## WHAT TO WORK ON
Lay out every line of the listing below as a numbered list, leaving out the blank lines.

[Data lines]

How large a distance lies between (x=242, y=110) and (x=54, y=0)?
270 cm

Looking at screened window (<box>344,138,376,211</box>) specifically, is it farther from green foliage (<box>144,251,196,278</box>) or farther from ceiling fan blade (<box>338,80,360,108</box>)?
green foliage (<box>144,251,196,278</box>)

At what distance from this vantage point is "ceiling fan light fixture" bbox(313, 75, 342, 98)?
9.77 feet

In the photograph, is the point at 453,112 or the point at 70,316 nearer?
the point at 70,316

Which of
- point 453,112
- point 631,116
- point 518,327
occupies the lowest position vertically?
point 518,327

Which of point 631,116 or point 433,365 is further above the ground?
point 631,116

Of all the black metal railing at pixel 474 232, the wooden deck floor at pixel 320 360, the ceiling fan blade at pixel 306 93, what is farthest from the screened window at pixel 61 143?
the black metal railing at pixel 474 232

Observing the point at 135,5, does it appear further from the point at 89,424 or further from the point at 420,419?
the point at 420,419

## FULL SOLUTION
1. How large a distance lies between (x=242, y=110) and (x=54, y=0)?
2. 270 cm
3. Looking at screened window (<box>344,138,376,211</box>) specifically, is it farther from green foliage (<box>144,251,196,278</box>) or farther from ceiling fan blade (<box>338,80,360,108</box>)?
4. green foliage (<box>144,251,196,278</box>)
5. At what distance from this vantage point is "ceiling fan light fixture" bbox(313, 75, 342, 98)?
6. 9.77 feet
7. In the photograph, is the point at 453,112 or the point at 70,316 nearer?
8. the point at 70,316
9. Which of
10. - point 453,112
11. - point 631,116
12. - point 518,327
13. occupies the lowest position vertically?
14. point 518,327
15. Which of point 631,116 or point 433,365 is further above the ground?
16. point 631,116
17. Of all the black metal railing at pixel 474 232, the wooden deck floor at pixel 320 360, the ceiling fan blade at pixel 306 93, what is farthest from the screened window at pixel 61 143?
18. the black metal railing at pixel 474 232
19. Observing the point at 135,5, does it appear further from the point at 89,424 or further from the point at 420,419?
20. the point at 420,419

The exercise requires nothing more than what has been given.